Page:
[start]
The City is a home rule unit of local government under the 1970 Illinois Constitution. The “ ‘concept of home rule adopted under the provisions of the 1970 constitution was designed to drastically alter the relationship which previously existed between the local and State government.’ ” City of Evanston v. Create, Inc., 85 Ill. 2d 101, 107 (1981), quoting Kanellos v. County of Cook, 53 Ill. 2d 161, 166 (1972); accord Triple A Services, Inc. v. Rice, 131 Ill. 2d 217, 230 (1989). Article VII, section 6(a), of the Illinois Constitution provides in pertinent part:

“Except as limited by this Section, a home rule unit may exercise any power and perform any function pertaining to its government and affairs including, but not limited to, the power to regulate for the protection of the public health, safety, morals and welfare; to license; to tax; and to incur debt.” Ill. Const. 1970, art. VII, § 6(a).

As a result of section 6(a), Chicago draws its power to regulate for the protection of public safety directly from the constitution. This power does not depend on any grant of authority by the General Assembly, as was the case prior to 1970. Triple A Services, 131 Ill. 2d at 230. Section 6(a) gives home rule units the broadest powers possible. Scadron v. City of Des Plaines, 153 Ill. 2d 164, 174 (1992).

Section 6(i) provides:

“Home rule units may exercise and perform concurrently with the State any power or function of a home rule unit to the extent that the General Assembly by law does not specifically limit the concurrent exercise or specifically declare the State’s exercise to be exclusive.” Ill. Const. 1970, art. VII, § 6(i).

Also, section 6(m) provides that “[pjowers and functions of home rule units shall be construed liberally.” Ill. Const. 1970, art. VII, § 6(m). As a result of these constitutional provisions, “[h]ome rule units thus have the same powers as the sovereign, except where such powers are limited by the General Assembly.” Triple A Services, 131 Ill. 2d at 230.
[end]
Listed records:
[start]
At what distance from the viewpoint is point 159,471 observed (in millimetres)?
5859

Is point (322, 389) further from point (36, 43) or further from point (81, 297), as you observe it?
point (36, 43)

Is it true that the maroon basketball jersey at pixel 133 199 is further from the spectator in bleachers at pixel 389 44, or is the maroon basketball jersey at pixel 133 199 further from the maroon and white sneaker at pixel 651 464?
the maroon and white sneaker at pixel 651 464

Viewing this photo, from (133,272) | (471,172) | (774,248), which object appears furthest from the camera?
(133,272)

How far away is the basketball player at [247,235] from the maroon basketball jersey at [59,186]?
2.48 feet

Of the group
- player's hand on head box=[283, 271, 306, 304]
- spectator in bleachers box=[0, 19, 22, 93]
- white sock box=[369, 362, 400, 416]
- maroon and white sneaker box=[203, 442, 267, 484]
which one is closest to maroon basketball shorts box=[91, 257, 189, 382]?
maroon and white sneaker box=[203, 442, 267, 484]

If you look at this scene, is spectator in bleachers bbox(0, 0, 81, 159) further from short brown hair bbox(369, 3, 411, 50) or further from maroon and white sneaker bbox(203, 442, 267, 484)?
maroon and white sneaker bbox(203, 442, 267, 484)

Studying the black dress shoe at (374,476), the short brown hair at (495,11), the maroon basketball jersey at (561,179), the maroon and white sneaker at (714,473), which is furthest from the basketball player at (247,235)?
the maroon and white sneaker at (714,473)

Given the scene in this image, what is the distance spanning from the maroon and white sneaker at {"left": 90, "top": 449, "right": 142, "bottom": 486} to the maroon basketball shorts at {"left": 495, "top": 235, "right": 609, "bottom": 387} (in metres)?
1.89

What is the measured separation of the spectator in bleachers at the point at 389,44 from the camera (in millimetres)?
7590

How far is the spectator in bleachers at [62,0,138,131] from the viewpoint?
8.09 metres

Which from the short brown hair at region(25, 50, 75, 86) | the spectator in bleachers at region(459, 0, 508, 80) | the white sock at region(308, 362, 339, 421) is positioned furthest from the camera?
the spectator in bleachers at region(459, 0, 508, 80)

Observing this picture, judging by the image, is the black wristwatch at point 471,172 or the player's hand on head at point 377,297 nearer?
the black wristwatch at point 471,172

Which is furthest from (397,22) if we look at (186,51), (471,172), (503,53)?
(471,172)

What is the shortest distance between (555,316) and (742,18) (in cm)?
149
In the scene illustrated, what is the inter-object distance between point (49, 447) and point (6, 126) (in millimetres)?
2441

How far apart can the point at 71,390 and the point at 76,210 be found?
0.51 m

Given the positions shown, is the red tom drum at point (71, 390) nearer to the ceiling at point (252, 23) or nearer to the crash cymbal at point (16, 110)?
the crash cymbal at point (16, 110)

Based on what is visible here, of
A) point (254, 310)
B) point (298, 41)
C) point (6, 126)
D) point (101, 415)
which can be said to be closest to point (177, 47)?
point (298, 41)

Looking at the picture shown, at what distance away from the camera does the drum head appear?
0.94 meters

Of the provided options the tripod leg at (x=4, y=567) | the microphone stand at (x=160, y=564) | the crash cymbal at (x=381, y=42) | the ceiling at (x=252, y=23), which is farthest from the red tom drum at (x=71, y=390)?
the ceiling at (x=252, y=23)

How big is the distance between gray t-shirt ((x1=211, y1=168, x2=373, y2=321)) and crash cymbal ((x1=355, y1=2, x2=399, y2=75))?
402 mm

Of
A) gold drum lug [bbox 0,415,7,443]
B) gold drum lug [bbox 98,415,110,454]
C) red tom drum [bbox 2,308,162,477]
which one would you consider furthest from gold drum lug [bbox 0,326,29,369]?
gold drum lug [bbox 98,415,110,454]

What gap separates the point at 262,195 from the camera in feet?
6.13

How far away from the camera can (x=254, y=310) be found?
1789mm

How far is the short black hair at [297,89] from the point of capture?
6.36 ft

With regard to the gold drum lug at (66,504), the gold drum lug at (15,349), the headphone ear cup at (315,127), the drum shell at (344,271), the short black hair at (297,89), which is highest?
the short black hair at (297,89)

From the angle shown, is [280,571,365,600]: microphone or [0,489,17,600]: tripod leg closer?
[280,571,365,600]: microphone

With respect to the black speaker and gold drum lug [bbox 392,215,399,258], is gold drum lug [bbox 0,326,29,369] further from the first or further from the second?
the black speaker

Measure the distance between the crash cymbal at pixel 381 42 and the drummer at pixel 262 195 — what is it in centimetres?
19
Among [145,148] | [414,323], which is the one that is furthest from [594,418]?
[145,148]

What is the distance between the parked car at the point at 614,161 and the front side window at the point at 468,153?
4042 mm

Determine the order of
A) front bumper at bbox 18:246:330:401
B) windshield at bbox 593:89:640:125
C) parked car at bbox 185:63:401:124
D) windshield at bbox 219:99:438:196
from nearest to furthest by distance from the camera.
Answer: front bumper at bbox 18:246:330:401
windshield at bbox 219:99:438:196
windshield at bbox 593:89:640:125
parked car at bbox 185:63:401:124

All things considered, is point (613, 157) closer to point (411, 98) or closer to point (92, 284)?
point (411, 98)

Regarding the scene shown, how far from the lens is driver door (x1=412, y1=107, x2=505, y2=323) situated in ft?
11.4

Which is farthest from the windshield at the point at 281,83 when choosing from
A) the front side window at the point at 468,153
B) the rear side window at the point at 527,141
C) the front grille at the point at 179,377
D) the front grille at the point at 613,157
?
[end]
Stated exercise: Reproduce the passage on Illinois home rule powers from "As a result of section" to "164, 174 (1992).", substituting "the City" for "Chicago".

Exercise answer:
As a result of section 6(a), the City draws its power to regulate for the protection of public safety directly from the constitution. This power does not depend on any grant of authority by the General Assembly, as was the case prior to 1970. Triple A Services, 131 Ill. 2d at 230. Section 6(a) gives home rule units the broadest powers possible. Scadron v. City of Des Plaines, 153 Ill. 2d 164, 174 (1992).